▸ Task
Please restate the following records word for word.

╭─ Data extracts

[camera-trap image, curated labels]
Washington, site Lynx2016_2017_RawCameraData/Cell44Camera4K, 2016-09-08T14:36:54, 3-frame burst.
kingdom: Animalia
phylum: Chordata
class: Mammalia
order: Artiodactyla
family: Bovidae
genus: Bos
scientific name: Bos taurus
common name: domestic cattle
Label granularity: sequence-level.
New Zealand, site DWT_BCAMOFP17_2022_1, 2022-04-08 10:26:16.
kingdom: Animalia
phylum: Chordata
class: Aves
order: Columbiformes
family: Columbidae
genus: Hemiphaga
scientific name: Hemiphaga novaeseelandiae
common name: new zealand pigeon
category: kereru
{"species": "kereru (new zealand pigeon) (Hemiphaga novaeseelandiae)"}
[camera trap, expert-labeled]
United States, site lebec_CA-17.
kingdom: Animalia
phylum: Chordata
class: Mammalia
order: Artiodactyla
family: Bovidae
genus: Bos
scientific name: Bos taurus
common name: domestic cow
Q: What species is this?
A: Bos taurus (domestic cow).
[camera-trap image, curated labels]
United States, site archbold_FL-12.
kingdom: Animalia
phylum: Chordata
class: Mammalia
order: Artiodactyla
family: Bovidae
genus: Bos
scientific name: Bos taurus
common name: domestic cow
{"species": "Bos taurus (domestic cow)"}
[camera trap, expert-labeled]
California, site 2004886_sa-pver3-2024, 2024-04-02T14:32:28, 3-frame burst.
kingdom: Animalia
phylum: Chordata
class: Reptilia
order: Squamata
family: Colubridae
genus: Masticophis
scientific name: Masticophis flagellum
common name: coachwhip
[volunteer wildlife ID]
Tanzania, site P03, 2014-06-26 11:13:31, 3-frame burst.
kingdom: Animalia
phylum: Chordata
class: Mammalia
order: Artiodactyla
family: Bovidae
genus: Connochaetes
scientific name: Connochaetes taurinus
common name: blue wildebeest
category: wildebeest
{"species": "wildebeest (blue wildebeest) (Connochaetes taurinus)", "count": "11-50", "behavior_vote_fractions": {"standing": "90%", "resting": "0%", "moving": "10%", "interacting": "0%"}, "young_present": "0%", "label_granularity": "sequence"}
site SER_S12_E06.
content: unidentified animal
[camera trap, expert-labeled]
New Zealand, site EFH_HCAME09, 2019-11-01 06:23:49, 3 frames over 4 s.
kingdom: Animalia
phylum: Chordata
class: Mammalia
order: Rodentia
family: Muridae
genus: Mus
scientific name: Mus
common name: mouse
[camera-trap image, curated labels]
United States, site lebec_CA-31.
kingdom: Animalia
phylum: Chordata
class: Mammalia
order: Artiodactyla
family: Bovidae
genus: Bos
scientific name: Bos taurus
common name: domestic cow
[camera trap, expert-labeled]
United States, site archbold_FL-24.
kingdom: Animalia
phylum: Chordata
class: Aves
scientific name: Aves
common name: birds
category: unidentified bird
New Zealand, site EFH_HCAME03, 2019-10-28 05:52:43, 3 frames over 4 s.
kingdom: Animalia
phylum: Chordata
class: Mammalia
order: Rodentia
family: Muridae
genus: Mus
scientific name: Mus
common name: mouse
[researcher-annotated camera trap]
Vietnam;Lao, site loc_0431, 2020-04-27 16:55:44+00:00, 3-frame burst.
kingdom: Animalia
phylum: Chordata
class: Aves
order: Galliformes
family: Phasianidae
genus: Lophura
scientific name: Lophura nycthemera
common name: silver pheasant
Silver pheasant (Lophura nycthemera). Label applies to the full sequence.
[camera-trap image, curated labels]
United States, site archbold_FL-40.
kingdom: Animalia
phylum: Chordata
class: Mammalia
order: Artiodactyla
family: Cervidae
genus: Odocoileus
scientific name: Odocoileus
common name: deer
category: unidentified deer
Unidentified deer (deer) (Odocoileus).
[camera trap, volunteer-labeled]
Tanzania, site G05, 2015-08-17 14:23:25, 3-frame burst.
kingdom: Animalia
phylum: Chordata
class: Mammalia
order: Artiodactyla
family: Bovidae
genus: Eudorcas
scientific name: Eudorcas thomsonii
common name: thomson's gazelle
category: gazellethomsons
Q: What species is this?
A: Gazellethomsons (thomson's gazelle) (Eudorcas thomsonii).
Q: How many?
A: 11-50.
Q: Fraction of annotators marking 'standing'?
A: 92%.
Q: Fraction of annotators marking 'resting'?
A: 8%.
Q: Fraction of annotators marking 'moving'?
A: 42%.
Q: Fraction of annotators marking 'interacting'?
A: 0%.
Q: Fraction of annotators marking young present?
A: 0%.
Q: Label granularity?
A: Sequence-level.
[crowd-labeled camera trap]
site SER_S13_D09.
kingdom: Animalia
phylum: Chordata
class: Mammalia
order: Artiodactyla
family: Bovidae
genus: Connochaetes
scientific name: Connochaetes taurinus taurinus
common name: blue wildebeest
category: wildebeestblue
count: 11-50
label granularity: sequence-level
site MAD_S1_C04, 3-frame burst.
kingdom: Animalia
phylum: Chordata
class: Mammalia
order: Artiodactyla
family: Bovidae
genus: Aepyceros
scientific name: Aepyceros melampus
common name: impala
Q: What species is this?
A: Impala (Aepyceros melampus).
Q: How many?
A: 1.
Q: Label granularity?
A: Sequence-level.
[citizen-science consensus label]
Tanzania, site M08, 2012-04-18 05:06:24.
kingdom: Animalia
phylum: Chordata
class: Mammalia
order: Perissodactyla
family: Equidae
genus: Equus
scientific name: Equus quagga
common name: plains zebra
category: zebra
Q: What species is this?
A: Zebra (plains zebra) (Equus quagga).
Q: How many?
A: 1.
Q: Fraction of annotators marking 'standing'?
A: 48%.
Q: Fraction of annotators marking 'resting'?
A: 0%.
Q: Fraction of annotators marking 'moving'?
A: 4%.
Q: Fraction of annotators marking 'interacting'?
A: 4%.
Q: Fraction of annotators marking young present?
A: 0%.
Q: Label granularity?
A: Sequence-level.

╰─

▸ Answer area
[camera-trap image, curated labels]
Washington, site Lynx2016_2017_RawCameraData/Cell44Camera4K, 2016-09-08T14:36:54, 3-frame burst.
kingdom: Animalia
phylum: Chordata
class: Mammalia
order: Artiodactyla
family: Bovidae
genus: Bos
scientific name: Bos taurus
common name: domestic cattle
Label granularity: sequence-level.
New Zealand, site DWT_BCAMOFP17_2022_1, 2022-04-08 10:26:16.
kingdom: Animalia
phylum: Chordata
class: Aves
order: Columbiformes
family: Columbidae
genus: Hemiphaga
scientific name: Hemiphaga novaeseelandiae
common name: new zealand pigeon
category: kereru
{"species": "kereru (new zealand pigeon) (Hemiphaga novaeseelandiae)"}
[camera trap, expert-labeled]
United States, site lebec_CA-17.
kingdom: Animalia
phylum: Chordata
class: Mammalia
order: Artiodactyla
family: Bovidae
genus: Bos
scientific name: Bos taurus
common name: domestic cow
Q: What species is this?
A: Bos taurus (domestic cow).
[camera-trap image, curated labels]
United States, site archbold_FL-12.
kingdom: Animalia
phylum: Chordata
class: Mammalia
order: Artiodactyla
family: Bovidae
genus: Bos
scientific name: Bos taurus
common name: domestic cow
{"species": "Bos taurus (domestic cow)"}
[camera trap, expert-labeled]
California, site 2004886_sa-pver3-2024, 2024-04-02T14:32:28, 3-frame burst.
kingdom: Animalia
phylum: Chordata
class: Reptilia
order: Squamata
family: Colubridae
genus: Masticophis
scientific name: Masticophis flagellum
common name: coachwhip
[volunteer wildlife ID]
Tanzania, site P03, 2014-06-26 11:13:31, 3-frame burst.
kingdom: Animalia
phylum: Chordata
class: Mammalia
order: Artiodactyla
family: Bovidae
genus: Connochaetes
scientific name: Connochaetes taurinus
common name: blue wildebeest
category: wildebeest
{"species": "wildebeest (blue wildebeest) (Connochaetes taurinus)", "count": "11-50", "behavior_vote_fractions": {"standing": "90%", "resting": "0%", "moving": "10%", "interacting": "0%"}, "young_present": "0%", "label_granularity": "sequence"}
site SER_S12_E06.
content: unidentified animal
[camera trap, expert-labeled]
New Zealand, site EFH_HCAME09, 2019-11-01 06:23:49, 3 frames over 4 s.
kingdom: Animalia
phylum: Chordata
class: Mammalia
order: Rodentia
family: Muridae
genus: Mus
scientific name: Mus
common name: mouse
[camera-trap image, curated labels]
United States, site lebec_CA-31.
kingdom: Animalia
phylum: Chordata
class: Mammalia
order: Artiodactyla
family: Bovidae
genus: Bos
scientific name: Bos taurus
common name: domestic cow
[camera trap, expert-labeled]
United States, site archbold_FL-24.
kingdom: Animalia
phylum: Chordata
class: Aves
scientific name: Aves
common name: birds
category: unidentified bird
New Zealand, site EFH_HCAME03, 2019-10-28 05:52:43, 3 frames over 4 s.
kingdom: Animalia
phylum: Chordata
class: Mammalia
order: Rodentia
family: Muridae
genus: Mus
scientific name: Mus
common name: mouse
[researcher-annotated camera trap]
Vietnam;Lao, site loc_0431, 2020-04-27 16:55:44+00:00, 3-frame burst.
kingdom: Animalia
phylum: Chordata
class: Aves
order: Galliformes
family: Phasianidae
genus: Lophura
scientific name: Lophura nycthemera
common name: silver pheasant
Silver pheasant (Lophura nycthemera). Label applies to the full sequence.
[camera-trap image, curated labels]
United States, site archbold_FL-40.
kingdom: Animalia
phylum: Chordata
class: Mammalia
order: Artiodactyla
family: Cervidae
genus: Odocoileus
scientific name: Odocoileus
common name: deer
category: unidentified deer
Unidentified deer (deer) (Odocoileus).
[camera trap, volunteer-labeled]
Tanzania, site G05, 2015-08-17 14:23:25, 3-frame burst.
kingdom: Animalia
phylum: Chordata
class: Mammalia
order: Artiodactyla
family: Bovidae
genus: Eudorcas
scientific name: Eudorcas thomsonii
common name: thomson's gazelle
category: gazellethomsons
Q: What species is this?
A: Gazellethomsons (thomson's gazelle) (Eudorcas thomsonii).
Q: How many?
A: 11-50.
Q: Fraction of annotators marking 'standing'?
A: 92%.
Q: Fraction of annotators marking 'resting'?
A: 8%.
Q: Fraction of annotators marking 'moving'?
A: 42%.
Q: Fraction of annotators marking 'interacting'?
A: 0%.
Q: Fraction of annotators marking young present?
A: 0%.
Q: Label granularity?
A: Sequence-level.
[crowd-labeled camera trap]
site SER_S13_D09.
kingdom: Animalia
phylum: Chordata
class: Mammalia
order: Artiodactyla
family: Bovidae
genus: Connochaetes
scientific name: Connochaetes taurinus taurinus
common name: blue wildebeest
category: wildebeestblue
count: 11-50
label granularity: sequence-level
site MAD_S1_C04, 3-frame burst.
kingdom: Animalia
phylum: Chordata
class: Mammalia
order: Artiodactyla
family: Bovidae
genus: Aepyceros
scientific name: Aepyceros melampus
common name: impala
Q: What species is this?
A: Impala (Aepyceros melampus).
Q: How many?
A: 1.
Q: Label granularity?
A: Sequence-level.
[citizen-science consensus label]
Tanzania, site M08, 2012-04-18 05:06:24.
kingdom: Animalia
phylum: Chordata
class: Mammalia
order: Perissodactyla
family: Equidae
genus: Equus
scientific name: Equus quagga
common name: plains zebra
category: zebra
Q: What species is this?
A: Zebra (plains zebra) (Equus quagga).
Q: How many?
A: 1.
Q: Fraction of annotators marking 'standing'?
A: 48%.
Q: Fraction of annotators marking 'resting'?
A: 0%.
Q: Fraction of annotators marking 'moving'?
A: 4%.
Q: Fraction of annotators marking 'interacting'?
A: 4%.
Q: Fraction of annotators marking young present?
A: 0%.
Q: Label granularity?
A: Sequence-level.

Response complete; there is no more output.